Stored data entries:
**********

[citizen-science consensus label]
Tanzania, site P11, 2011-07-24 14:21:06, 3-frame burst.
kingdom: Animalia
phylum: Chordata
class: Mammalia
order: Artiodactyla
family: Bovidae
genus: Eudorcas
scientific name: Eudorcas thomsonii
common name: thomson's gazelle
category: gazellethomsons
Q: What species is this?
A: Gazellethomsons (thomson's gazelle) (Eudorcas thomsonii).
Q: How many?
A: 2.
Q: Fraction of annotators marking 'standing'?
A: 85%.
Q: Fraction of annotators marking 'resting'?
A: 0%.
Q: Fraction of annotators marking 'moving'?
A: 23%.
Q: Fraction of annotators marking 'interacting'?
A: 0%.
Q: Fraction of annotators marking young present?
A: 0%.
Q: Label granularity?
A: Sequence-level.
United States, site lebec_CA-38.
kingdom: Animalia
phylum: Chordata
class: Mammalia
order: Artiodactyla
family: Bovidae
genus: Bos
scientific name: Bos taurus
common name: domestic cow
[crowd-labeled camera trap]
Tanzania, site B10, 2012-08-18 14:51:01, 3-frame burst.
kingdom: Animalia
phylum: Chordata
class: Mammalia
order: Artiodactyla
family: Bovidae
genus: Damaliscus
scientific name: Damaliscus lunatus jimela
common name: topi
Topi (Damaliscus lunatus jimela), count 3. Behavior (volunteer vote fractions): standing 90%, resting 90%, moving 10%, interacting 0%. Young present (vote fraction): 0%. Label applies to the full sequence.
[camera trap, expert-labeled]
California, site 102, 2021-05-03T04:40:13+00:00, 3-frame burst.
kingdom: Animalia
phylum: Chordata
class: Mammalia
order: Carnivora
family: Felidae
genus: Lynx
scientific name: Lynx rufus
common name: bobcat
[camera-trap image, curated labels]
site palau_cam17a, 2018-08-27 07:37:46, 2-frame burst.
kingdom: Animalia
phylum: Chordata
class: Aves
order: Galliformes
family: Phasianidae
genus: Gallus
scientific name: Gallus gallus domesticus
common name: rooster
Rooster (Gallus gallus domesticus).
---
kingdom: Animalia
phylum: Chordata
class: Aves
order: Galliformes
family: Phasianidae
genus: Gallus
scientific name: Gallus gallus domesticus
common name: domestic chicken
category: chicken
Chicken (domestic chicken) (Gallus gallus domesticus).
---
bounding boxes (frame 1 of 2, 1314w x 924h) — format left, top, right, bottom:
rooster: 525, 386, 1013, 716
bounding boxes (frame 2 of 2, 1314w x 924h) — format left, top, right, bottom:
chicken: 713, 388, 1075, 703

**********

● **WHAT THE TASK REQUIRES**: With no line omitted, copy all the data exactly.

● **EXERCISE RESULT**:
[citizen-science consensus label]
Tanzania, site P11, 2011-07-24 14:21:06, 3-frame burst.
kingdom: Animalia
phylum: Chordata
class: Mammalia
order: Artiodactyla
family: Bovidae
genus: Eudorcas
scientific name: Eudorcas thomsonii
common name: thomson's gazelle
category: gazellethomsons
Q: What species is this?
A: Gazellethomsons (thomson's gazelle) (Eudorcas thomsonii).
Q: How many?
A: 2.
Q: Fraction of annotators marking 'standing'?
A: 85%.
Q: Fraction of annotators marking 'resting'?
A: 0%.
Q: Fraction of annotators marking 'moving'?
A: 23%.
Q: Fraction of annotators marking 'interacting'?
A: 0%.
Q: Fraction of annotators marking young present?
A: 0%.
Q: Label granularity?
A: Sequence-level.
United States, site lebec_CA-38.
kingdom: Animalia
phylum: Chordata
class: Mammalia
order: Artiodactyla
family: Bovidae
genus: Bos
scientific name: Bos taurus
common name: domestic cow
[crowd-labeled camera trap]
Tanzania, site B10, 2012-08-18 14:51:01, 3-frame burst.
kingdom: Animalia
phylum: Chordata
class: Mammalia
order: Artiodactyla
family: Bovidae
genus: Damaliscus
scientific name: Damaliscus lunatus jimela
common name: topi
Topi (Damaliscus lunatus jimela), count 3. Behavior (volunteer vote fractions): standing 90%, resting 90%, moving 10%, interacting 0%. Young present (vote fraction): 0%. Label applies to the full sequence.
[camera trap, expert-labeled]
California, site 102, 2021-05-03T04:40:13+00:00, 3-frame burst.
kingdom: Animalia
phylum: Chordata
class: Mammalia
order: Carnivora
family: Felidae
genus: Lynx
scientific name: Lynx rufus
common name: bobcat
[camera-trap image, curated labels]
site palau_cam17a, 2018-08-27 07:37:46, 2-frame burst.
kingdom: Animalia
phylum: Chordata
class: Aves
order: Galliformes
family: Phasianidae
genus: Gallus
scientific name: Gallus gallus domesticus
common name: rooster
Rooster (Gallus gallus domesticus).
---
kingdom: Animalia
phylum: Chordata
class: Aves
order: Galliformes
family: Phasianidae
genus: Gallus
scientific name: Gallus gallus domesticus
common name: domestic chicken
category: chicken
Chicken (domestic chicken) (Gallus gallus domesticus).
---
bounding boxes (frame 1 of 2, 1314w x 924h) — format left, top, right, bottom:
rooster: 525, 386, 1013, 716
bounding boxes (frame 2 of 2, 1314w x 924h) — format left, top, right, bottom:
chicken: 713, 388, 1075, 703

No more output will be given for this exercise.